Extract provided:

Lee Odden knows a thing or two about juggling priorities. He’s an author, speaker, digital marketing strategist, and the co-founder and CEO of TopRank Marketing. This Minneapolis-based digital marketing agency specializes in strategic internet marketing consulting services including content marketing, organic and paid search marketing, and email and conversion optimization.
We recently chatted with Lee about the future of customer-centric marketing and the industry as a whole. Read on to discover his insights.
What inspired you to first join the marketing world and establish TopRank Marketing?
My start in marketing began in the very early days of the web when I worked at a web development and online marketing agency. I started in sales, then taught myself how to create websites and do SEO to offer more robust solutions. From there, I worked as an independent consultant briefly before joining a startup public relations firm called Misukanis & Rodgers. There, I created a service for the PR agency called TopRank, which was basically a SEO solution for news content.

Work order 1:
According to the Lee Odden interview, what was the name of the startup public relations firm he joined after working briefly as an independent consultant?
Work order 2:
Continue the Lee Odden interview from its last sentence.

Data listing:
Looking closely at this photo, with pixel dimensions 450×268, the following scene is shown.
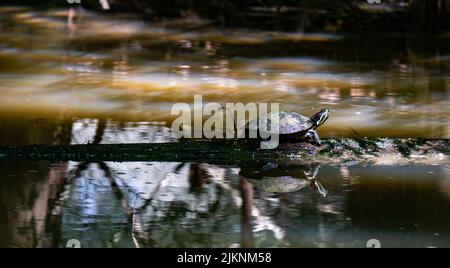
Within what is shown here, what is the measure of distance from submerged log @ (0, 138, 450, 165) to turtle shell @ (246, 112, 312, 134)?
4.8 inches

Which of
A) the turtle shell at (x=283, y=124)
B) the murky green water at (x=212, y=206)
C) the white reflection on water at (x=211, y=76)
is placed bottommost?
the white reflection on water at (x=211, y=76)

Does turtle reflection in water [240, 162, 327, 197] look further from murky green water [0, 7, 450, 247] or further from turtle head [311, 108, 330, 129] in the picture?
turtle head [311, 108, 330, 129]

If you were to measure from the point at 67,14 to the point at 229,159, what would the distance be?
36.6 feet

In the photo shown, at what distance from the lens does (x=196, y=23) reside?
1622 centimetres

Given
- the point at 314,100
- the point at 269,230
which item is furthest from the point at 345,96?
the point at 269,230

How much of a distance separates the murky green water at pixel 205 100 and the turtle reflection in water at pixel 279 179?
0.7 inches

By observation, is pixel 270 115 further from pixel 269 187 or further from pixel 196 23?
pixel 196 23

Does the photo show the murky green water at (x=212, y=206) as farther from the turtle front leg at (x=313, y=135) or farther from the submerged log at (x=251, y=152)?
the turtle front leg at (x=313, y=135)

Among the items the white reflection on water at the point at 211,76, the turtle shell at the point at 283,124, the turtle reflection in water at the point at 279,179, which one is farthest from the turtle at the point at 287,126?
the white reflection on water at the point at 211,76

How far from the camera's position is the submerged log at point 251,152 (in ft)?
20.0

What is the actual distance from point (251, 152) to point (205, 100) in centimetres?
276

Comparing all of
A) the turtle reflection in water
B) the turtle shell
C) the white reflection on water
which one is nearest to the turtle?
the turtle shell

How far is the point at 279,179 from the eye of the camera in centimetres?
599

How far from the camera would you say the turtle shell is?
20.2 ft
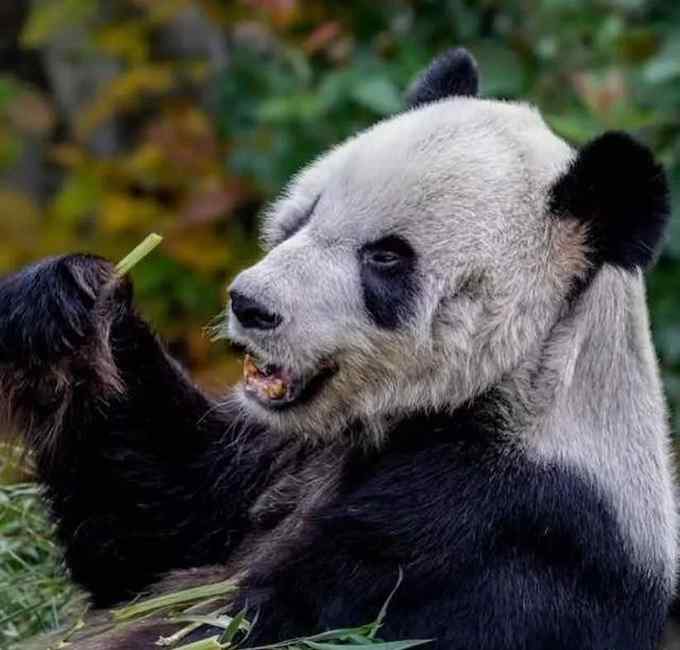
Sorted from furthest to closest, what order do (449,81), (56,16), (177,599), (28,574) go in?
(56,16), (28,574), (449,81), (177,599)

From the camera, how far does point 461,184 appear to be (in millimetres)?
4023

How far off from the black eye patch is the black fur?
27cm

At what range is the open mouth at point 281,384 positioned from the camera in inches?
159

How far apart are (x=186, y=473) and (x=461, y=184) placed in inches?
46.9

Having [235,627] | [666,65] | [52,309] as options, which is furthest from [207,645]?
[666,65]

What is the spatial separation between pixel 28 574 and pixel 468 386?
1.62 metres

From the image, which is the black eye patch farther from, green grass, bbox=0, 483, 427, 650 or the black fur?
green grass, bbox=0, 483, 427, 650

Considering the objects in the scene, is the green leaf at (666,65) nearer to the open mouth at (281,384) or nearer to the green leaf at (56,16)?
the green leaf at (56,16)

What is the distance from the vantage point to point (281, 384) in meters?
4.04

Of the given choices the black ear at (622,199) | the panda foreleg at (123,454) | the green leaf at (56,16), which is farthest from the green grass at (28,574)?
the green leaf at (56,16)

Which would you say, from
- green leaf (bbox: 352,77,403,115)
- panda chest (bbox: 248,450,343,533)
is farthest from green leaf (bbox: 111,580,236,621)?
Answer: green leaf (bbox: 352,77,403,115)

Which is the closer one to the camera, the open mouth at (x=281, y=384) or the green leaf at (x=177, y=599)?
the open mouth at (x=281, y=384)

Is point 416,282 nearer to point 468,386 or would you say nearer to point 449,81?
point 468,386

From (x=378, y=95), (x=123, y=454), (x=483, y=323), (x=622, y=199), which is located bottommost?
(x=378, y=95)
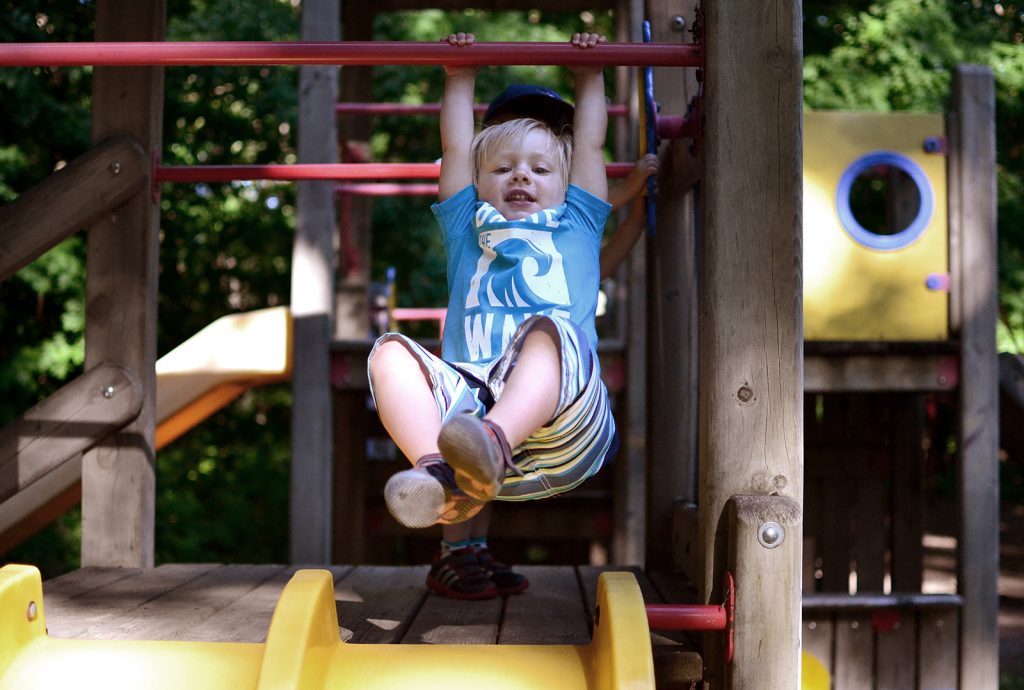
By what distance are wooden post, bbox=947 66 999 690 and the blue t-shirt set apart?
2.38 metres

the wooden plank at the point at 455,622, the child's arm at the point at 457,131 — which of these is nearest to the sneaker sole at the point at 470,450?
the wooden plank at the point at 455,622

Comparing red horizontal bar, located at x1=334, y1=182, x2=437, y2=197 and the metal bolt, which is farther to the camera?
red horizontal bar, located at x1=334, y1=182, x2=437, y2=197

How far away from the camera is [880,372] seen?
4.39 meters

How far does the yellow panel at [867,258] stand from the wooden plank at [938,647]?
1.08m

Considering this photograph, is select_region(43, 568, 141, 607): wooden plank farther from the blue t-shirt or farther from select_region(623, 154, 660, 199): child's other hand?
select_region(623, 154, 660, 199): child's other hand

Response box 1:
Misukanis & Rodgers

Response box 2:
During my role as a VP, the digital marketing services offered under the TopRank name eventually became the majority of the agency revenue and I was named the CEO and not long after that the company was renamed TopRank Marketing.
There’s so much to consider now as a modern marketer, from SEO to email marketing, social media, influencer marketing, PR, content, and other elements. How can today’s marketer balance all of these must-haves?
This is an excellent question because I think many marketers are suffering from an overload of choices between the latest shiny object marketing tactic, social app, or marketing technology platform.
The one constant we can count on in the marketing world is that things will change, so customer centricity is essential. When it comes to content marketing, it is especially important to focus on the dynamic that occurs when buyers seek information to educate themselves about solutions.
Today’s consumer is empowered with a huge variety of internet-connected devices to access information. When brands understand customer preferences for information discovery, consumption, and triggers for action, they can focus on the marketing mix that makes the most sense for their customers.
It may be that a company’s ideal customer is particularly keen on discovering new solutions through industry thought leadership, figuring out how it works through video, and then finally deciding on a solution with the help of case studies and customer stories. Another company’s customer might have very different preferences.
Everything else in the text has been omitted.